Why is Phonics & Decoding so Important?

Learning to read is not a simple task. It is made up of multiple processes and skills that work together to achieve full text understanding.

This is commonly explained by the Simple View of Reading (Gough and Tunmer, 1986) which explains that full reading comprehension is made up of both language comprehension and decoding skills. Deficiencies in any of these core skills can then lead to differing issues in reading accurately and with understanding. Watch the video below to learn more about the Simple View of Reading and how reading can be broken down into these core competencies.

Which Foundational Reading Skills Should Students be Practising?

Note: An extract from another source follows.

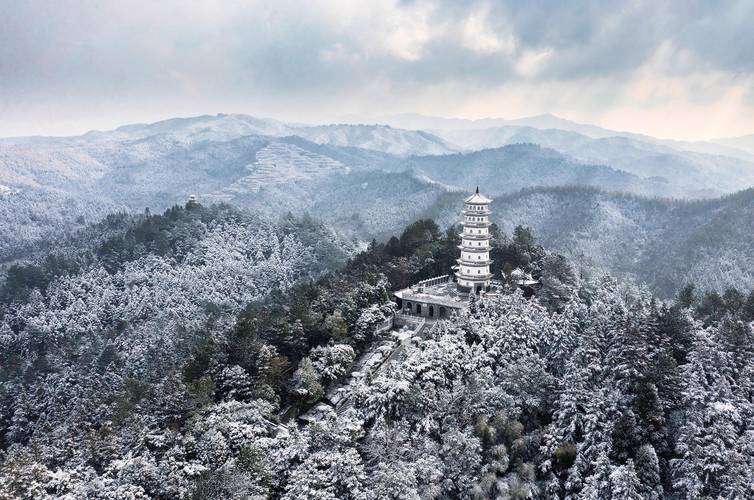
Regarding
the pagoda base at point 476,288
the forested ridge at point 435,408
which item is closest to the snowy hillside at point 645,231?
the pagoda base at point 476,288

The basics of reading can be broken down into a few key skills. For non-proficient readers, explicit practice of these core skills is vital, which is why Lexia PowerUp Literacy features each of these skills in the early levels of the Word Study strand:

  • Blending: The ability to combine sounds together to read words. This can be practiced by providing students with separate sounds and asking them to blend them together to create words.
  • Segmenting: Conversely to blending, students also need to be able to split words into their individual sounds, this is known as segmenting. Practice by listening to words and splitting them up into their individual sounds. This skill forms the basis of spelling.
  • Confusable sounds: Often, students come to secondary with some misconceptions and may confuse similar sounding graphemes, causing inaccuracy in their spelling. Practicing distinguishing between these sounds helps to address these misconceptions, empowering pupils to be more precise with their spelling.
  • Letter-Sound Correspondence: Once student have a grasp of verbal sounds, introducing the various graphical representations of sounds enables students to apply their knowledge to word-reading. This can then be built upon by breaking up and reading multi-syllabic words.
  • Fluency: This skill acts as the thread that weaves all foundational reading skills together, by practicing decoding until it is automatic, fluency is achieved along with the ability to better comprehend text. Revisiting these skills regularly to support automaticity is vital to confident and fluent reading.

The Structured Literacy Approach

PowerUp utilises a Structured Literacy Approach to teach these foundational literacy skills which means it is built on 4 main principles:

  1. Systematic and Cumulative – Concepts are sequenced in a logical order and builds gradually.
  2. Explicit – Concepts are taught directly and clearly and each skill is clearly modelled.
  3. Multisensory – Multiple learning modes are utilised to ensure that all types of learners are catered for.
  4. Diagnostic – Initial assessment means that content is pitch exactly at the student’s level.